North Amerikkkan Blues
- Author: Evan X Hyde
- Language: English
- Genre: Autobiographical novel
- Publisher: Angelus Press
- Publication date: 1971 (original); 1995 (re-release in X-Communication)
- Publication place: Belize
- Media type: Print
- Pages: 90 pp

= North Amerikkkan Blues =

1971 novel by Evan X Hyde

North Amerikkkan Blues, published in 1971, is the first novel from Belizean Evan X Hyde. It is an autobiographical tale of Hyde's time at Dartmouth College, an Ivy League school in Hanover, New Hampshire, United States, from which Hyde received a B.A. in English in 1968.

== Plot summary ==
Evan Anthony Hyde tells the story of his last few months at St.
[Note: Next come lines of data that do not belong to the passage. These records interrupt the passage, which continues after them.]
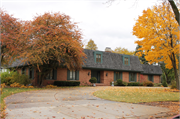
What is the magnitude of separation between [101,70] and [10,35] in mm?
14857

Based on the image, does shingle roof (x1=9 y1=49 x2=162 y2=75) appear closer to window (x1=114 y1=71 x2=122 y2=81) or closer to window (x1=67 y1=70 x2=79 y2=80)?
window (x1=114 y1=71 x2=122 y2=81)

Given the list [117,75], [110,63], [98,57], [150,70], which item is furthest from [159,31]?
[150,70]

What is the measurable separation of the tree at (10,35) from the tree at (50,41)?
1046 millimetres

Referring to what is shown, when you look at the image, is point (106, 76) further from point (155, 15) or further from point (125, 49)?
point (125, 49)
John's College Sixth Form (now Junior College) in which he receives a scholarship from the local embassy to study at Dartmouth. After enduring threats from a Jesuit teacher who dislikes Hyde and wants to take his scholarship away despite his academic performance, the eighteen-year-old leaves Belize for Dartmouth. While there, he makes new friends and learns much more than he would have wished about the world outside of Belize. After two years and many adventures, Hyde makes a decision that affects his life irrevocably.